SOURCE MATERIAL:
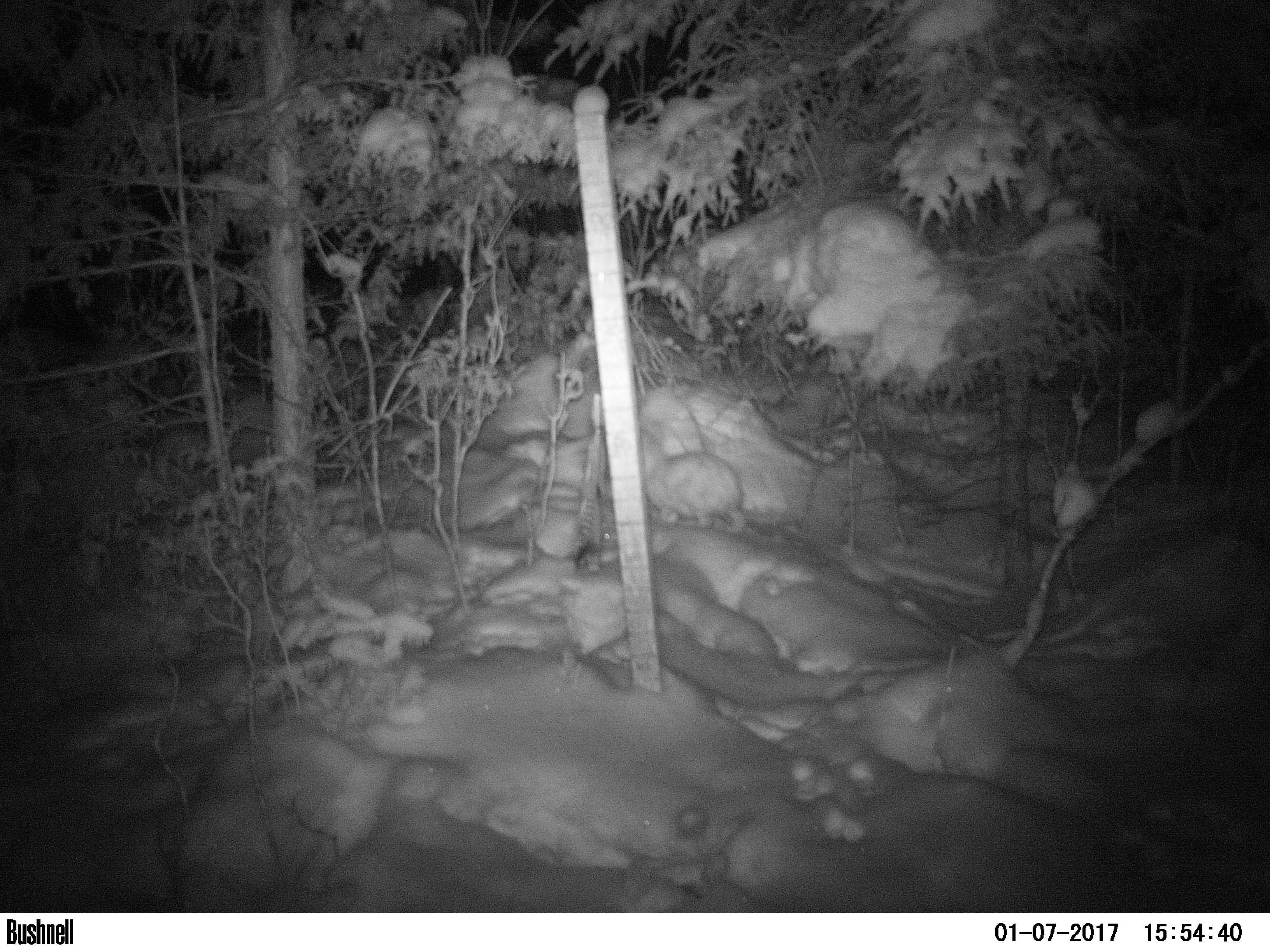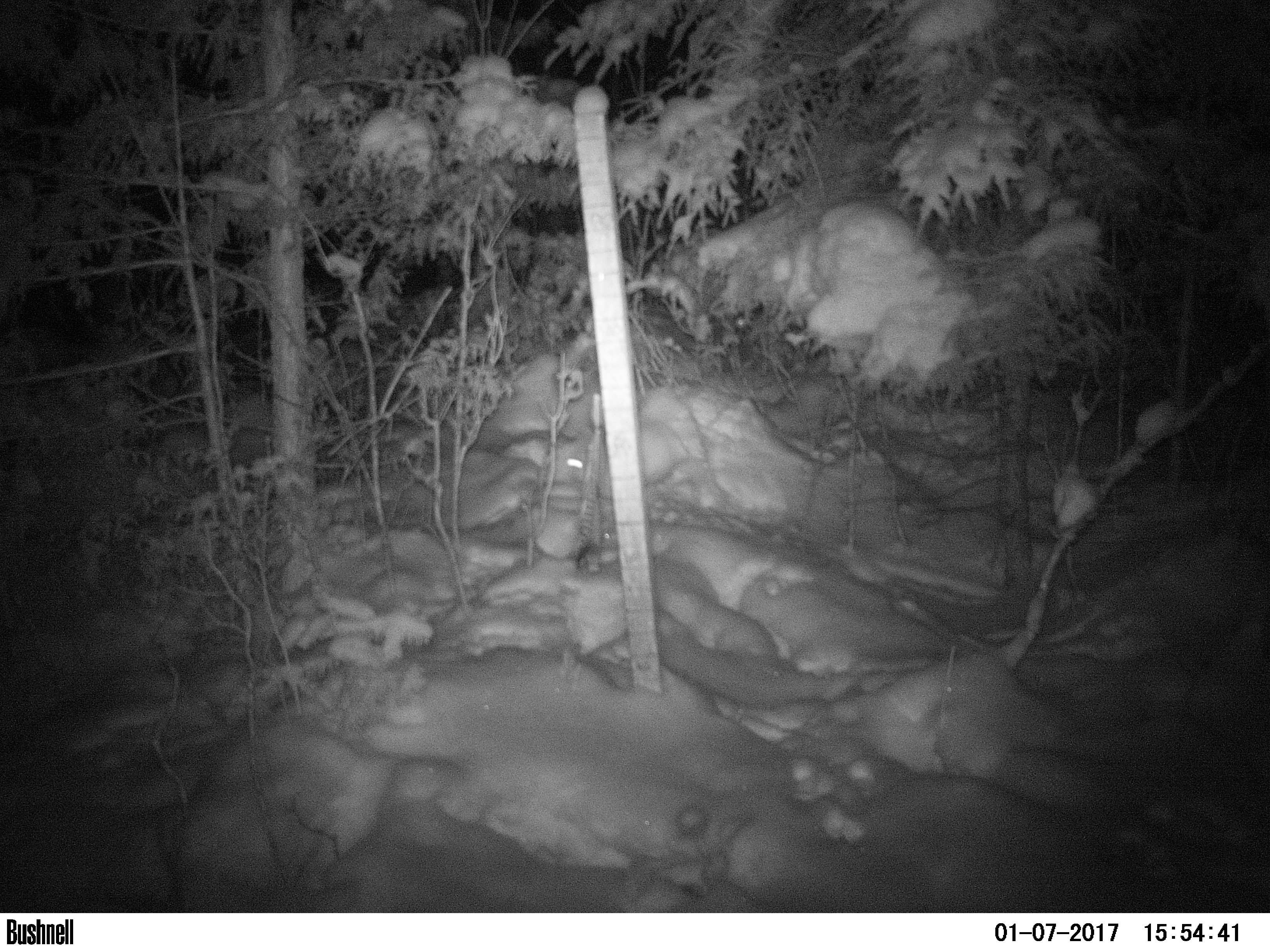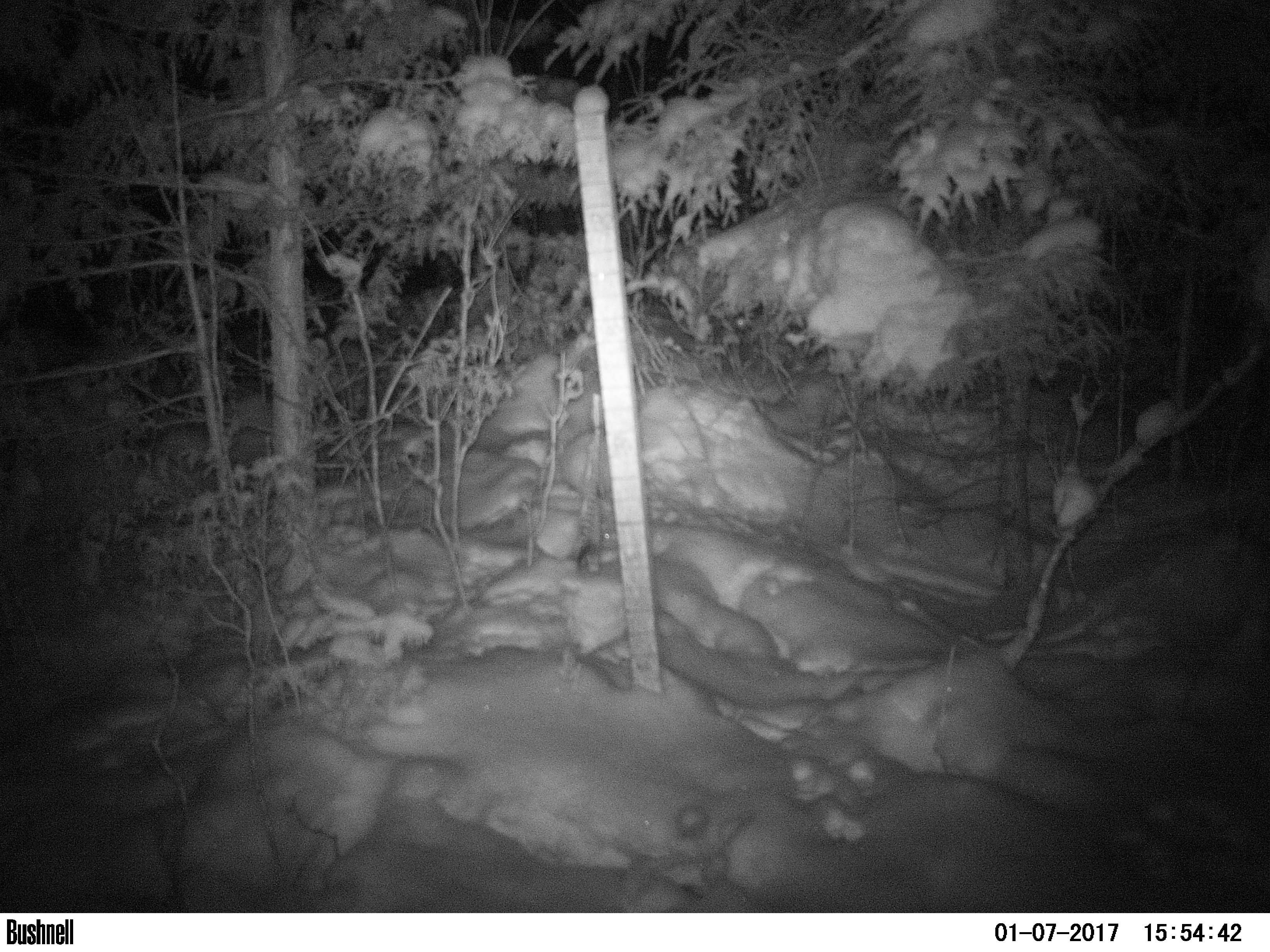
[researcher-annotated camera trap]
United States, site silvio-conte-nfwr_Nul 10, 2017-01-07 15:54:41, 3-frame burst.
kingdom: Animalia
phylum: Chordata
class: Mammalia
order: Lagomorpha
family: Leporidae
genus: Lepus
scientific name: Lepus americanus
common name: snowshoe hare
Snowshoe hare (Lepus americanus).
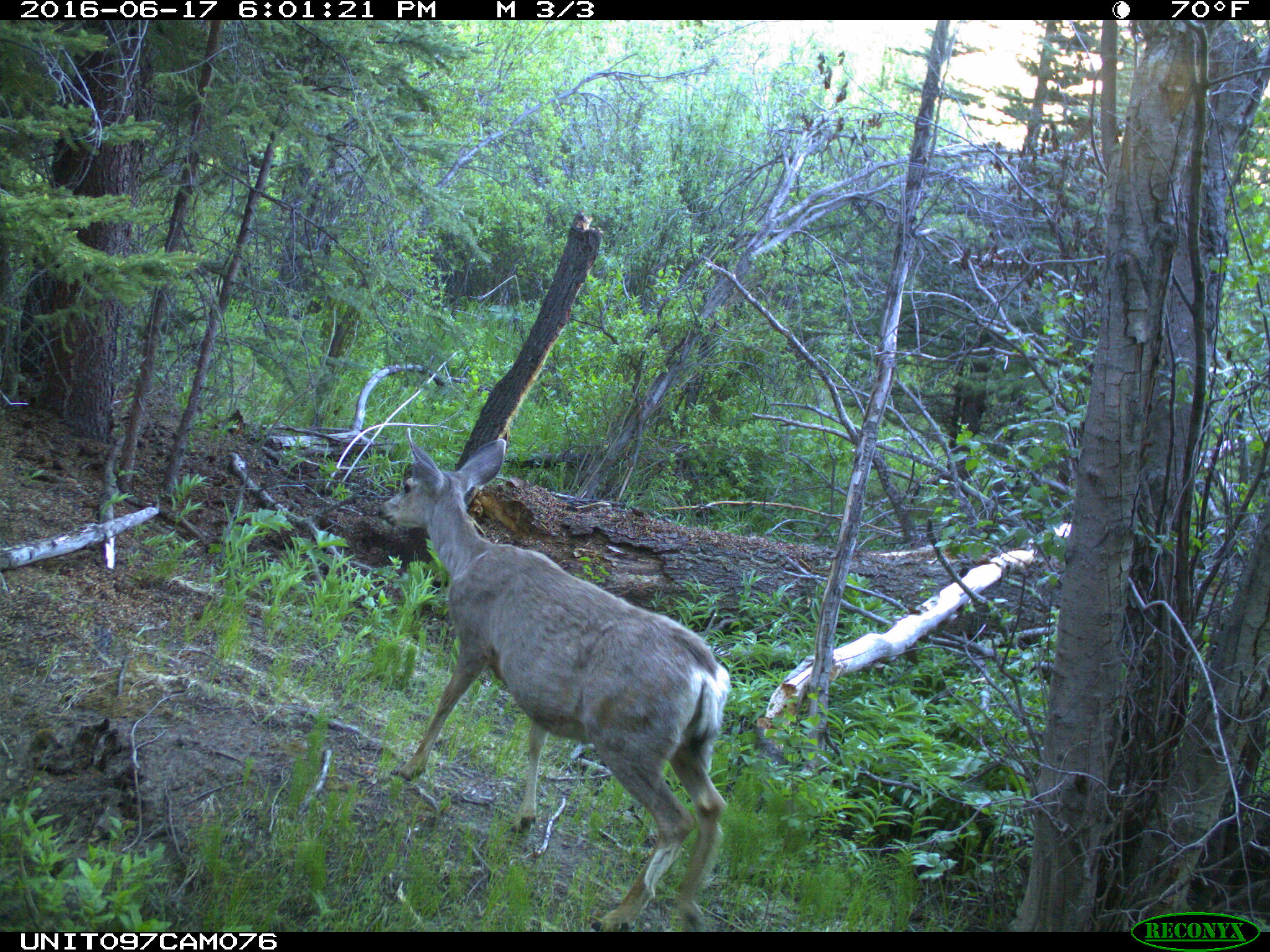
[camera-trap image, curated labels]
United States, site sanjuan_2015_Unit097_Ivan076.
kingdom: Animalia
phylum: Chordata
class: Mammalia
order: Artiodactyla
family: Cervidae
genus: Odocoileus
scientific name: Odocoileus hemionus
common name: mule deer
Odocoileus hemionus (mule deer).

WHAT TO PRODUCE: Beginning with the line that contains "order: Lagomorpha", reproduce every line through the end of the records above exactly, leaving pictures out.

ANSWER SECTION:
order: Lagomorpha
family: Leporidae
genus: Lepus
scientific name: Lepus americanus
common name: snowshoe hare
Snowshoe hare (Lepus americanus).
[camera-trap image, curated labels]
United States, site sanjuan_2015_Unit097_Ivan076.
kingdom: Animalia
phylum: Chordata
class: Mammalia
order: Artiodactyla
family: Cervidae
genus: Odocoileus
scientific name: Odocoileus hemionus
common name: mule deer
Odocoileus hemionus (mule deer).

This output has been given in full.